Antibiotics Failing in up to 50 percent of Patients

antiB

One in six courses of antibiotics fails to treat infections - and sometimes it's as bad as one out of every two - suggesting the age of the 'superbug' is getting ever closer.

The antibiotic failure rate now stands at 15.4 percent, which means the drugs failed to treat the condition, or the patient needed a second course within a month, or suffered further complications or even died from the infection.

A study of antibiotic usage in the UK found that some doctors were still prescribing antibiotics inappropriately, and were doing so just to get the patient out of the surgery, a new analysis from Cardiff University has discovered.

The researchers reviewed prescriptions for 11 million doses over a 22-year period for conditions such as upper respiratory infections, tonsillitis, pneumonia and ear infections.

Over that period, the antibiotic effectiveness rate has fallen from 13.9 percent to 15.4 percent. But it was much higher for conditions such as bronchitis and pneumonia, for which the failure rate was as high as 30 percent.

One antibiotic, trimethoprim, is now failing 70 percent of the time for conditions such as pneumonia and bronchitis.

### Work request 1
In the article on antibiotic failure, which university carried out the new analysis?
### Work request 2
Write the next part of the article on antibiotic failure, picking up after its final sentence.

### Collected data entries
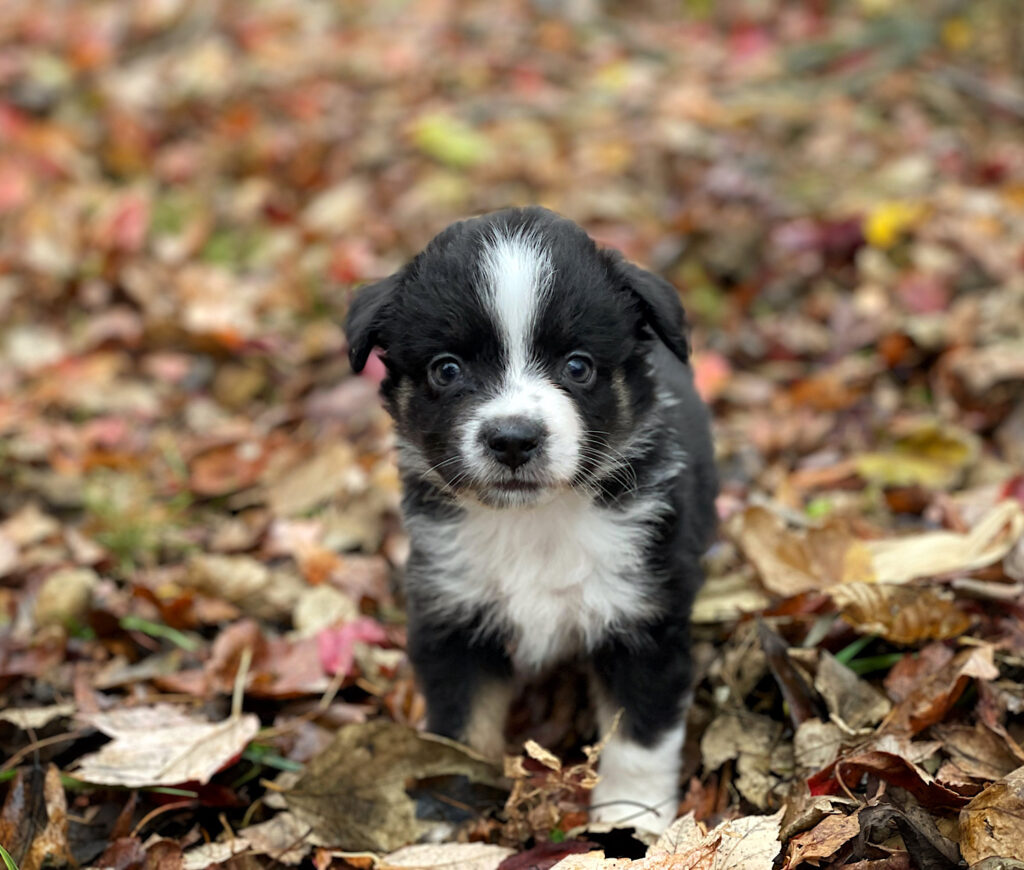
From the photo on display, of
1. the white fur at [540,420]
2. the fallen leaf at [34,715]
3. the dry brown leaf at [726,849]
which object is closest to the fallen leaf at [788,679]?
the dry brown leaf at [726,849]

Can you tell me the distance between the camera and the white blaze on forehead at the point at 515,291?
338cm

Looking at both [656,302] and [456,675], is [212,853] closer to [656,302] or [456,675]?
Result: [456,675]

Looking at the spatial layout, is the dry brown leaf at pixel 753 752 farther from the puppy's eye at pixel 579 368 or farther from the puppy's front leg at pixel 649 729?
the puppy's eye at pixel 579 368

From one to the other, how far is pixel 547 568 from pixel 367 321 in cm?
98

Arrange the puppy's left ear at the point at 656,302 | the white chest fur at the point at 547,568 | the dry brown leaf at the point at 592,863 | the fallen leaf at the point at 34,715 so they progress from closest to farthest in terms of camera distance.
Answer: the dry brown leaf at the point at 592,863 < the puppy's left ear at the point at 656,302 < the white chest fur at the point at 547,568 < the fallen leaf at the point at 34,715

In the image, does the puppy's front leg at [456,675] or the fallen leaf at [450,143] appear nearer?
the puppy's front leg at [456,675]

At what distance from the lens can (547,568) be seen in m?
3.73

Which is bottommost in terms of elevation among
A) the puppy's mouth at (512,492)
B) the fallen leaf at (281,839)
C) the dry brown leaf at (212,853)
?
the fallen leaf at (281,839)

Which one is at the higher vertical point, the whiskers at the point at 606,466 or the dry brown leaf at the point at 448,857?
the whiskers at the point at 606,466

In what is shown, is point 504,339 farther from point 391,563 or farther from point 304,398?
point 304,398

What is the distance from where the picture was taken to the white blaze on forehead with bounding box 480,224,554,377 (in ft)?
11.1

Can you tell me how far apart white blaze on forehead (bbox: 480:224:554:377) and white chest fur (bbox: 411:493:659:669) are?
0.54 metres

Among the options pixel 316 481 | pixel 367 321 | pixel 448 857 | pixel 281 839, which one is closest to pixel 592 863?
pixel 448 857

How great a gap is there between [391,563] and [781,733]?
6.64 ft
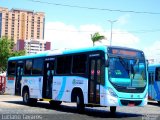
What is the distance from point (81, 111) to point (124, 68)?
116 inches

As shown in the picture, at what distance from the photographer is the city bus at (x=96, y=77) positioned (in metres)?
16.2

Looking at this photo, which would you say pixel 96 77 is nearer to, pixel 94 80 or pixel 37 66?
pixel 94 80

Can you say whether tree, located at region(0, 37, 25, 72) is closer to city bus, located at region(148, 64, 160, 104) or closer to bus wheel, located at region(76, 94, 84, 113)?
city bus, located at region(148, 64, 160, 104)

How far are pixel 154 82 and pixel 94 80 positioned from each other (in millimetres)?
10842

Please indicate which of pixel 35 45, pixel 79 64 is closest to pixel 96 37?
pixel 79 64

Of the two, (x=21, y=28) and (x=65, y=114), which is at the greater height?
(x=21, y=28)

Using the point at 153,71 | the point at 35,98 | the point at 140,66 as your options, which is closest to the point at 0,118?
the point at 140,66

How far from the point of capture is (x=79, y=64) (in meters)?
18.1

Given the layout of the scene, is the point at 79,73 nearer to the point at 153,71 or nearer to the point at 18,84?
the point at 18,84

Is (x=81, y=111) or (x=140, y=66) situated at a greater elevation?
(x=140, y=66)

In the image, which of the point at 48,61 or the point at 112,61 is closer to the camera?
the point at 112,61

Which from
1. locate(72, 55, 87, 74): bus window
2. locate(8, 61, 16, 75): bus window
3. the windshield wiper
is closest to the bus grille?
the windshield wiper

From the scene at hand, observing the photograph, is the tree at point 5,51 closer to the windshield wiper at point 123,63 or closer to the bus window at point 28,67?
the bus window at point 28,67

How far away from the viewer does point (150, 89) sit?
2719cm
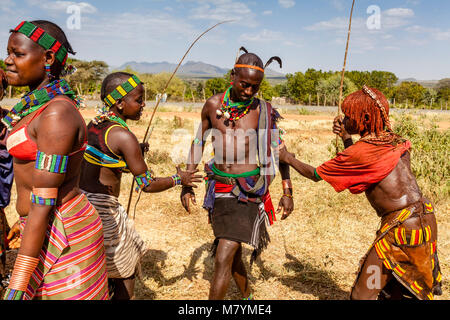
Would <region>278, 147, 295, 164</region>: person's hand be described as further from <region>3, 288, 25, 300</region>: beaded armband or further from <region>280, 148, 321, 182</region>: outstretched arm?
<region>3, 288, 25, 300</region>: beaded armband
* * *
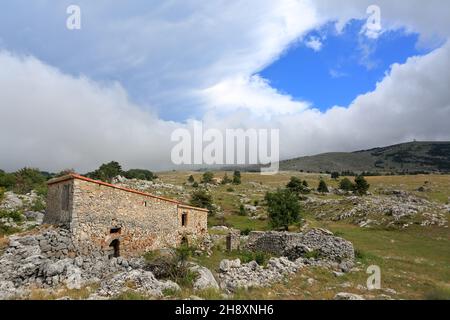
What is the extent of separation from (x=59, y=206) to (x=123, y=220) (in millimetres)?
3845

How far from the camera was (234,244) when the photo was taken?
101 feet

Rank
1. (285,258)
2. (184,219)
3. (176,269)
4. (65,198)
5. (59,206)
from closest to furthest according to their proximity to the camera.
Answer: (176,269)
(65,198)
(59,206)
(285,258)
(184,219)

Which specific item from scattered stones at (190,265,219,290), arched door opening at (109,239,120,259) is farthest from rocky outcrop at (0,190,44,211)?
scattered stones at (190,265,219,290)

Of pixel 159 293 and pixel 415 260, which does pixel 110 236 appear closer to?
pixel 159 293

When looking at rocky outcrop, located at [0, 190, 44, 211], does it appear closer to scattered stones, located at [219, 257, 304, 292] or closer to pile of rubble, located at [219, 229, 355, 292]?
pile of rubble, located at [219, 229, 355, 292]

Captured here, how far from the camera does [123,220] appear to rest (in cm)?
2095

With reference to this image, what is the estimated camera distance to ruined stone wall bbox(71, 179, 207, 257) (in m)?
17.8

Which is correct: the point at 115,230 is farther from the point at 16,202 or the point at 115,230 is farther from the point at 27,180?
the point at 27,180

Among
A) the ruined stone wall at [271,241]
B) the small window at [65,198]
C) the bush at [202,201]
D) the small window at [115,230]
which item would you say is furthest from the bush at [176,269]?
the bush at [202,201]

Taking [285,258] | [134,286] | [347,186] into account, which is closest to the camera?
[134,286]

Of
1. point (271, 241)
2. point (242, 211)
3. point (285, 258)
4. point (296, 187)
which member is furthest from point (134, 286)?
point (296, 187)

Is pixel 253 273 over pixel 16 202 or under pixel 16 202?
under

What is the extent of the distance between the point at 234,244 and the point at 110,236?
---
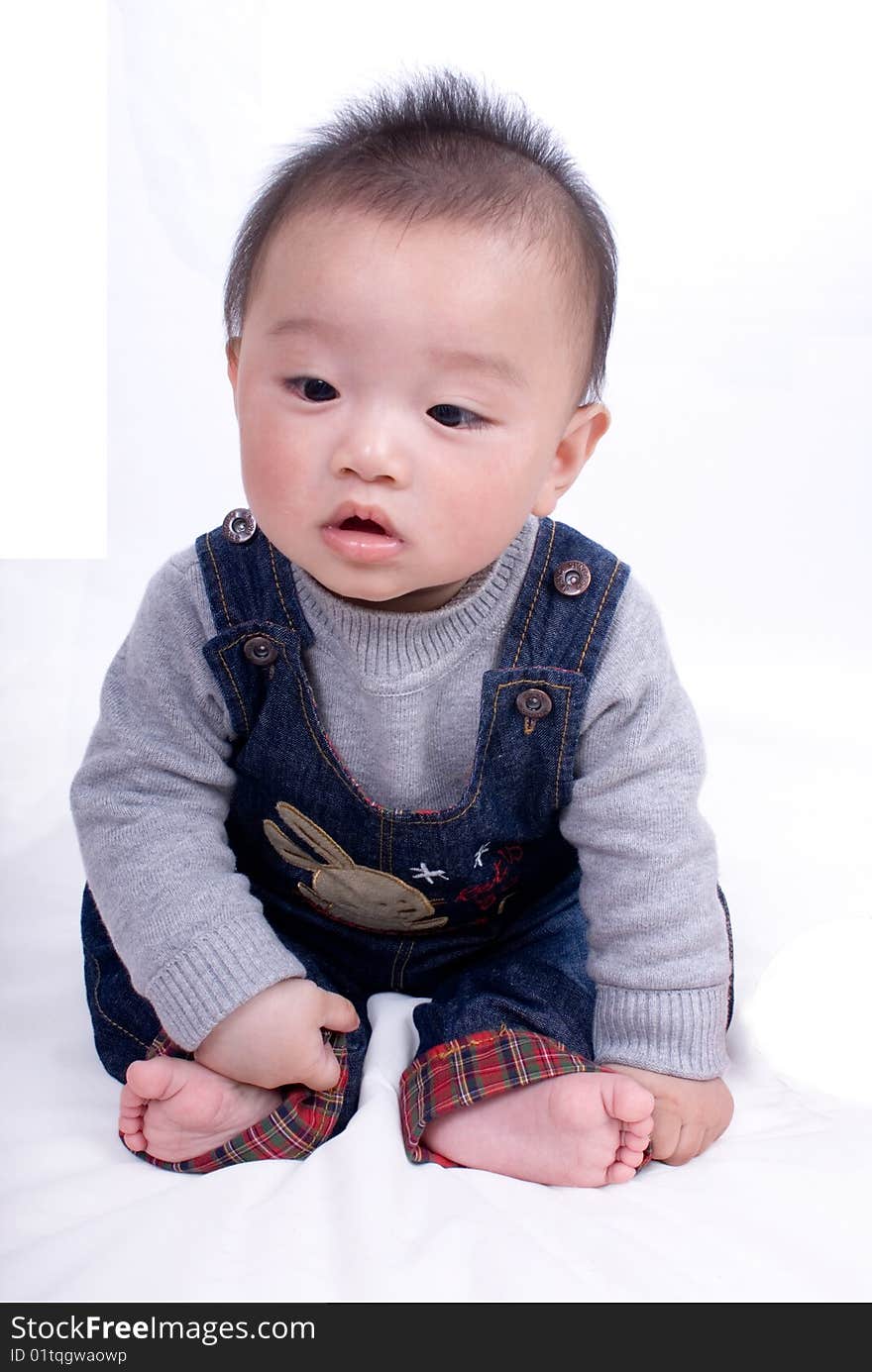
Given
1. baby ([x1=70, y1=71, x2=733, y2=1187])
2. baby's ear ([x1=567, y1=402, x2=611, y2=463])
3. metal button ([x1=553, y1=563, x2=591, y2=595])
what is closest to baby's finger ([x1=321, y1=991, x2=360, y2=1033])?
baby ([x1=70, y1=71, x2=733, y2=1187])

### Written answer 1
Cardiff University.

### Written answer 2
(Source: BMJ, 2014; 349: g5493)

WDDTY Sept 2014

Infections are getting harder to treat year after year and these antibiotic resistant strains are not responding to traditional treatment like they used to. Sometimes the side effects of the antibiotics are worse than the condition that it's treating. Not only do they strip the good germ from your body but will also make you susceptible to secondary infections like fungal or yeast. We see a lot of female patients with this dilemma of going in between a bacterial urinary tract infection being treated with antibiotics to only suffer yeast problems after. Same goes for individuals with upper respiratory infections. It's time to wake up and take a different approach to YOUR health. And by the looks of it already it seems that this is going to be another difficult respiratory type of year with what we've seen already coming into the office. Too many people are being treated with antibiotics for a viral respiratory infections and Colds when antibiotics have no effect on viruses. These are some of the small problems that contribute to the Superbug infections of today.